# Official Cruze Owners Thread



## AF_mike (Oct 6, 2010)

*Welcome to the Official Chevy Cruze Owners Thread! *

Own a Chevy Cruze? Post the year, model, color, features or even factory production number about your Cruze here to share with other Cruze owners.


----------



## Jed09 (Oct 27, 2010)

*Jed09*- CRUZE*TALK* Free Member

2010 / 1.8LT - A/T, Sapphire Red 

Mods:

Exterior

Vent Visors 4X

Interior

Michelin Weather Mats

Jed09's Facebook Fanpage


----------



## shawn672 (Oct 31, 2010)

Jed.. you're famous??


----------



## Jed09 (Oct 27, 2010)

shawn672 said:


> Jed.. you're famous??


I don't think so. I just created one as I can't add friends anymore. Had to beg everyone to "Like"


----------



## shawn672 (Oct 31, 2010)

you were on a bunch of tv shows though!


----------



## Jed09 (Oct 27, 2010)

shawn672 said:


> you were on a bunch of tv shows though!




Now I'm washed up.


----------



## cruze-control (Jul 23, 2010)

shawn672 said:


> Jed.. you're famous??


yes she is. ive seen her on tv before.



Jed09 said:


> Now I'm washed up.


im not sure washed up is the proper way to describe it. i think "moved on to better things" would better describe it.


----------



## racer114 (Nov 7, 2010)

Mine is a LTZ, dark grey with black and reddish two tone leather interior. I have pics on my ancient cell phone that I'll try to upload.


----------



## regnant (Nov 25, 2010)

2010 / 1.6 LS / AT , 
Color : Carbon Black 
Mods : None 
Exterior : Chrome trims, body kit


----------



## jaygeo1 (Nov 10, 2010)

Hello Racer114,
We're still waiting for our LTZ RS in the taupe gray metallic...also with the same interior as your's, the black/brick. Did you find the brick color to be more reddish than you thought? I've seen pictures of the black/brick and the color in the photos seems to vary from pic to pic. This color combination (d. grey & black/brick) is not photographed by Chevrolet, as the* red* Cruze gets 95% of the pictures.....frustrating to find good photos.


----------



## racer114 (Nov 7, 2010)

The red is more of a brownish red/bronze. On my cell pics, it looks more red than it really is. The Taupe Gray looks really good with dark tinted windows. I looks like a much more expensive car than it is.


----------



## jaygeo1 (Nov 10, 2010)

*Photo's uploaded to forum?*

Racer114,
I don't seem to locate your photos on the forum....can you direct me to them or are the photos arriving soon. I'd enjoy seeing pics of your Cruze. Thanks.


----------



## racer114 (Nov 7, 2010)

I have to find a chord to hook up to my old cell phone to upload the pics. As soon as I do, I'll post them.


----------



## racer114 (Nov 7, 2010)

I just found this. Take a look at the video in this link. The interior on the video is exactly like mine.


http://www.cruzetalk.com/forum/9-ch...ion-forum/109-do-you-like-interior-cruze.html


----------



## 70AARCUDA (Nov 14, 2010)

Excerpt from a dataset:
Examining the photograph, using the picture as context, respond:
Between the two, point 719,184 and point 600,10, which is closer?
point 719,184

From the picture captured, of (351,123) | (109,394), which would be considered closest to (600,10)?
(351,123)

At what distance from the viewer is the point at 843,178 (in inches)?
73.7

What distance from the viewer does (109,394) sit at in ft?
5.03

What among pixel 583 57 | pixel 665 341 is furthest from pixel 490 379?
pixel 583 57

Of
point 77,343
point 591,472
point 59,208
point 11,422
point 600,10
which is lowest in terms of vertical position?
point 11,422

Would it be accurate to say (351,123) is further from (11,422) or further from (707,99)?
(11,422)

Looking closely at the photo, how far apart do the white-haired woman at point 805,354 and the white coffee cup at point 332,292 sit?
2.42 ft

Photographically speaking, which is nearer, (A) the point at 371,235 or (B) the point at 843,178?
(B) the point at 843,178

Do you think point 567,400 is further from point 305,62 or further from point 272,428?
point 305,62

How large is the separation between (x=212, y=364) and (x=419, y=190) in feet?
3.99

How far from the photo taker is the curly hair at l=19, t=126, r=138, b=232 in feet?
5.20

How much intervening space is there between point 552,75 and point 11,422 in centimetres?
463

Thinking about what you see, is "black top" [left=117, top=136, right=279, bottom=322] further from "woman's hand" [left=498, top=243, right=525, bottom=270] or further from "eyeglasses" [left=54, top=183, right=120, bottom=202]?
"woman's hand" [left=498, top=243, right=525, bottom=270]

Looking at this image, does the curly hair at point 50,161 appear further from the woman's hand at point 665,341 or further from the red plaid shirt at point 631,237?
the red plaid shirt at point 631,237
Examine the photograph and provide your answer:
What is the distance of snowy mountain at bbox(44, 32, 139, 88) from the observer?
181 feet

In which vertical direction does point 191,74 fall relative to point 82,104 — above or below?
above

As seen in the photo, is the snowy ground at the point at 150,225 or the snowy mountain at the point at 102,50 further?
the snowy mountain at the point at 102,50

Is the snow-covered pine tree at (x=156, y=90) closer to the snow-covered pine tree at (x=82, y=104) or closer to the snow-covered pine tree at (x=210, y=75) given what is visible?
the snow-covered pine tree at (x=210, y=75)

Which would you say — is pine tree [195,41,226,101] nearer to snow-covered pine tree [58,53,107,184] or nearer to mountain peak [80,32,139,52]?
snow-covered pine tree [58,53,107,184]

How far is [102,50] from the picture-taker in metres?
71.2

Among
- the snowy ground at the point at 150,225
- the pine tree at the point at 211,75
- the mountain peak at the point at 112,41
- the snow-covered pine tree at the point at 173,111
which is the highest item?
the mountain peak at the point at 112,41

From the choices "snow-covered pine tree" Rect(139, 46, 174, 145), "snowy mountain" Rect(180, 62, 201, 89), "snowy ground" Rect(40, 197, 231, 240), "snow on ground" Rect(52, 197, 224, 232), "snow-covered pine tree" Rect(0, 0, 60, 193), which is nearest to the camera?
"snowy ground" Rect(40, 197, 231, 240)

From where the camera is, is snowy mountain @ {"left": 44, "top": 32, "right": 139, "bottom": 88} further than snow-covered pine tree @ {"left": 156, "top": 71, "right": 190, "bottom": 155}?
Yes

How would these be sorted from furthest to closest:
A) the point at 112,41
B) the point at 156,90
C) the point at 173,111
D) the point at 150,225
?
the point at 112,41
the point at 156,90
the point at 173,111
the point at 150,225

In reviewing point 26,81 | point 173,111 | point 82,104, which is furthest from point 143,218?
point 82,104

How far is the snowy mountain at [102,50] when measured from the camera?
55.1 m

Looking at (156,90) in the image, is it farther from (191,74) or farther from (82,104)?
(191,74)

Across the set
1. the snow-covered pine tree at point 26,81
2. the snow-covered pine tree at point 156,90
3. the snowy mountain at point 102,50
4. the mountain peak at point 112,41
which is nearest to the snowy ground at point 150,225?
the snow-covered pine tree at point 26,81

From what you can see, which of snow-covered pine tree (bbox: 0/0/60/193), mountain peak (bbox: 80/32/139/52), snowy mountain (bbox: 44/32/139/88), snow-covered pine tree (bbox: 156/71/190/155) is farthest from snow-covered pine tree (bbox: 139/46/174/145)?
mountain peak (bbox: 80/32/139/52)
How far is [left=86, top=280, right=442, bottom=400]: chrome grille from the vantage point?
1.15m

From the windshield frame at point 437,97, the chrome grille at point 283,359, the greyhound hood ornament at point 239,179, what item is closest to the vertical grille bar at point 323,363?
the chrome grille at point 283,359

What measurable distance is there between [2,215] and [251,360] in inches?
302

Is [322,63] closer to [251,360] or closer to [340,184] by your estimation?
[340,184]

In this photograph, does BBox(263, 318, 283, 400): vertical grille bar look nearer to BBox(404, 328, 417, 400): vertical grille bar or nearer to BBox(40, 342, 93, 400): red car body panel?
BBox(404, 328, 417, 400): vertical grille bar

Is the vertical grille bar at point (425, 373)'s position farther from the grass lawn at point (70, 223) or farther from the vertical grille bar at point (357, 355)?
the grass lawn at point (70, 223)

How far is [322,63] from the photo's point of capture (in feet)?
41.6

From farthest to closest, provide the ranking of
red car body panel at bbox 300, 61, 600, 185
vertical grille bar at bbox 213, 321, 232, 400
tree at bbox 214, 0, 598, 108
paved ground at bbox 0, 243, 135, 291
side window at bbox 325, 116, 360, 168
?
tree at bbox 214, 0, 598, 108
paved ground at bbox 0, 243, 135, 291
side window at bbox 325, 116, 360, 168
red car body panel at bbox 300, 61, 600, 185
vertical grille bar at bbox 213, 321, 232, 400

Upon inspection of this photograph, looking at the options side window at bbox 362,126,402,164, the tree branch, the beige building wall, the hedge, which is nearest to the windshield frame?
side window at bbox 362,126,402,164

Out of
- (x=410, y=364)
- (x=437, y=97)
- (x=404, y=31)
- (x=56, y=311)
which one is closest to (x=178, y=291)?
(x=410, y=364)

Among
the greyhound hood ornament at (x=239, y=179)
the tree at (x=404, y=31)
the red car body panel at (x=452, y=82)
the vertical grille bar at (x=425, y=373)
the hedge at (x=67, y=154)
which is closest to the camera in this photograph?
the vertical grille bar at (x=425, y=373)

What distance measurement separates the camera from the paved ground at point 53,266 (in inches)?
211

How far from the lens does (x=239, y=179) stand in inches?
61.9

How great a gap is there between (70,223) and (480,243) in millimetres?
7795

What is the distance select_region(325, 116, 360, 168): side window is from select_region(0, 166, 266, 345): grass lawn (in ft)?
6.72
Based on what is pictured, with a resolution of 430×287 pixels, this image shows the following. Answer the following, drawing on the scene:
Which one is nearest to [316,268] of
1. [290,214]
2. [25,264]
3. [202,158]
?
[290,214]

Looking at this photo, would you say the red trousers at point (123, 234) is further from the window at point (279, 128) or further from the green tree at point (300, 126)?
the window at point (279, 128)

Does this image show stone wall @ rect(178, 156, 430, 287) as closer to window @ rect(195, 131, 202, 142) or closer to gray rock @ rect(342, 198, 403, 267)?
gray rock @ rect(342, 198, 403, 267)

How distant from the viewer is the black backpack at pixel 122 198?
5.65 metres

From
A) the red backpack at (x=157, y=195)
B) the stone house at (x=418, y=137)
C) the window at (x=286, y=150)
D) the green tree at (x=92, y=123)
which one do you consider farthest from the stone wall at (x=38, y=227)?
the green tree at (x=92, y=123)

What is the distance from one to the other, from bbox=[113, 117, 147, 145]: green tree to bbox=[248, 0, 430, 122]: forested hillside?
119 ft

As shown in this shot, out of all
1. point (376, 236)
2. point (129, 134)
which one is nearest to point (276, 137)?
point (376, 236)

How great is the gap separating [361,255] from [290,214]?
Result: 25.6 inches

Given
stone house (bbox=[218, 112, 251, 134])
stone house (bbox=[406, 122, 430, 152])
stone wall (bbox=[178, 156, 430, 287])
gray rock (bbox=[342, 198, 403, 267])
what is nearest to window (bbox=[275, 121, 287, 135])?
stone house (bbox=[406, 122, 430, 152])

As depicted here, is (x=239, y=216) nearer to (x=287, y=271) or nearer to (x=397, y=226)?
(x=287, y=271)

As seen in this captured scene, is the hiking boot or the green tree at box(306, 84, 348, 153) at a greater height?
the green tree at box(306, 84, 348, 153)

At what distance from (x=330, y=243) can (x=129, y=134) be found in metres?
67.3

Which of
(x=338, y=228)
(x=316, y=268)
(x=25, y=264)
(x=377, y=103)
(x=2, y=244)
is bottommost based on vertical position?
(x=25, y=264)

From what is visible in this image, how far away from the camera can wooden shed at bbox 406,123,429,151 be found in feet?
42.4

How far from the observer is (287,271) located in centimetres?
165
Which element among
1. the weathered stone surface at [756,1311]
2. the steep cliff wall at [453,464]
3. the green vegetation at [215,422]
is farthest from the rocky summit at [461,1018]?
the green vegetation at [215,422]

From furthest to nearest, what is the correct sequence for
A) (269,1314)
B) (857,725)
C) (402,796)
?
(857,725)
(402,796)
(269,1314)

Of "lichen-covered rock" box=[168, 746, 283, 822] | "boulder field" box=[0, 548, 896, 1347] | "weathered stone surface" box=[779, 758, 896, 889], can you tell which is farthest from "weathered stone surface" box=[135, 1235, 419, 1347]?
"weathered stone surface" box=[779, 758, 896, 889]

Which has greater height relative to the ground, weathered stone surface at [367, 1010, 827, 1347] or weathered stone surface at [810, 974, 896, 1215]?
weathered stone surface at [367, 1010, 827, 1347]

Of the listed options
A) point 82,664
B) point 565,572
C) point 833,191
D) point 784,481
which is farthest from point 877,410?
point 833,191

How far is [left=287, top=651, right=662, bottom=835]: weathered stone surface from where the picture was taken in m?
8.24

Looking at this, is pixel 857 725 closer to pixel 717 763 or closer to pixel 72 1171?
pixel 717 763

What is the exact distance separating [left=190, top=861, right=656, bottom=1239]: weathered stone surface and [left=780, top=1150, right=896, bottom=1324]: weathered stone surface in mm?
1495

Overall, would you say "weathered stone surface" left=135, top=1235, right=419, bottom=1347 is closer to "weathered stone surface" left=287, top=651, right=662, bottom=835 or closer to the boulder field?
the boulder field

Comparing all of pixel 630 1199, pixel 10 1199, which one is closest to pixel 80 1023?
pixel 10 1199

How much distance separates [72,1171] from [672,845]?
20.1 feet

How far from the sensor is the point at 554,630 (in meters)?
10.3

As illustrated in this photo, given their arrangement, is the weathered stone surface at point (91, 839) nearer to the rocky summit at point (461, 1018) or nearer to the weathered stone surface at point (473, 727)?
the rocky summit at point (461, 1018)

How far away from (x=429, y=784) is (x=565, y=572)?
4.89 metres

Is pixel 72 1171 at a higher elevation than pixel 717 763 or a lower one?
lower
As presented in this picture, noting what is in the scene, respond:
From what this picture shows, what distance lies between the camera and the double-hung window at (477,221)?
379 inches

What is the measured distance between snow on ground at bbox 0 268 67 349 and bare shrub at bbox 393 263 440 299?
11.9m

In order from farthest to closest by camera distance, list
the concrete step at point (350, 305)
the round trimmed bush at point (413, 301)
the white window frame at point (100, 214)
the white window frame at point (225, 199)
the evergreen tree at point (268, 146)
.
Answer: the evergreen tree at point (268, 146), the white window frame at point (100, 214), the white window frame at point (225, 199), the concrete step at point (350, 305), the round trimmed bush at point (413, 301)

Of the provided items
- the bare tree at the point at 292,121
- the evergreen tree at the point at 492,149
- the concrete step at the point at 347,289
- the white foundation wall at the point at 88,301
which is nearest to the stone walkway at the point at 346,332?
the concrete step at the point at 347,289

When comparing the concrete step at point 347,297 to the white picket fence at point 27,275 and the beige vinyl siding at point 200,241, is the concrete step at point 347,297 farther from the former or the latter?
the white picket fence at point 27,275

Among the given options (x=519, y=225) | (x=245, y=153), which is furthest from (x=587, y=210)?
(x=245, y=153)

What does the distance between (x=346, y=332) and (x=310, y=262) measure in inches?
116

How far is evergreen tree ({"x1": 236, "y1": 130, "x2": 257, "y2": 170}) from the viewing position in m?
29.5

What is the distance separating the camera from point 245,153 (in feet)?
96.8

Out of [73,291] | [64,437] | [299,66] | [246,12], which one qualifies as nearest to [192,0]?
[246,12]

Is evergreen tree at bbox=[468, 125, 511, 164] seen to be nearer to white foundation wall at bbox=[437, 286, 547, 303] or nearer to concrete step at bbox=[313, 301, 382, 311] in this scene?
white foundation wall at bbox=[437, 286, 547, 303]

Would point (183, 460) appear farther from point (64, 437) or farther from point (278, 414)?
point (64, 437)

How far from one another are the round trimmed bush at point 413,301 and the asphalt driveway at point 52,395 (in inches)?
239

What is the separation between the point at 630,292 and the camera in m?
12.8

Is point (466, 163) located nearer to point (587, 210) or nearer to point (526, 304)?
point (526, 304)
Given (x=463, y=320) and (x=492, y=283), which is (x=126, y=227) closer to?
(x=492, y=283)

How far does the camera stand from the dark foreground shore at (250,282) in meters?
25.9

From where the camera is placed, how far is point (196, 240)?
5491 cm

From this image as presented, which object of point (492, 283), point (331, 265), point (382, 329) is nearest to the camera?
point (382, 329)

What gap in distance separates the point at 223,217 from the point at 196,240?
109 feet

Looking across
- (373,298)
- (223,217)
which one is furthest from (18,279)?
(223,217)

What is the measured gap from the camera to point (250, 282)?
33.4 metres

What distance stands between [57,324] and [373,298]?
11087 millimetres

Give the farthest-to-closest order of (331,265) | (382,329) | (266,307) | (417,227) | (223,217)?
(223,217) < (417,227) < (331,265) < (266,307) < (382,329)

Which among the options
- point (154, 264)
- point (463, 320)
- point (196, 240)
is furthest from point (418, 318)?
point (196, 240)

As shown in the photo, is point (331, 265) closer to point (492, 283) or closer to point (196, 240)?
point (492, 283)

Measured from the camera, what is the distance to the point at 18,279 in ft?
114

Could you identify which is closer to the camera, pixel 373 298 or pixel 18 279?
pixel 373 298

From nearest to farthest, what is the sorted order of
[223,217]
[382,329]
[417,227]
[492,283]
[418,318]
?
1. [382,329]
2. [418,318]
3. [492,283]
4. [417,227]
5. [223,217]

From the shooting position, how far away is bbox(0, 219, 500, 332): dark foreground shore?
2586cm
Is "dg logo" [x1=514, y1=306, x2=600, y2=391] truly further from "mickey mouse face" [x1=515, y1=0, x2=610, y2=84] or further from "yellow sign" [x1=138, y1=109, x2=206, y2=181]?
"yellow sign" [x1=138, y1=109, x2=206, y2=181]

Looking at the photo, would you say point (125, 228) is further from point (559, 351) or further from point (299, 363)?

# PROBLEM REQUIREMENTS
Rewrite the Cruze owners thread starting at "I just found" and ending at "(Nov 14, 2010)", replacing "video" with "clip".

# OUTPUT FOR THIS TASK
I just found this. Take a look at the clip in this link. The interior on the clip is exactly like mine.


http://www.cruzetalk.com/forum/9-ch...ion-forum/109-do-you-like-interior-cruze.html


----------



## 70AARCUDA (Nov 14, 2010)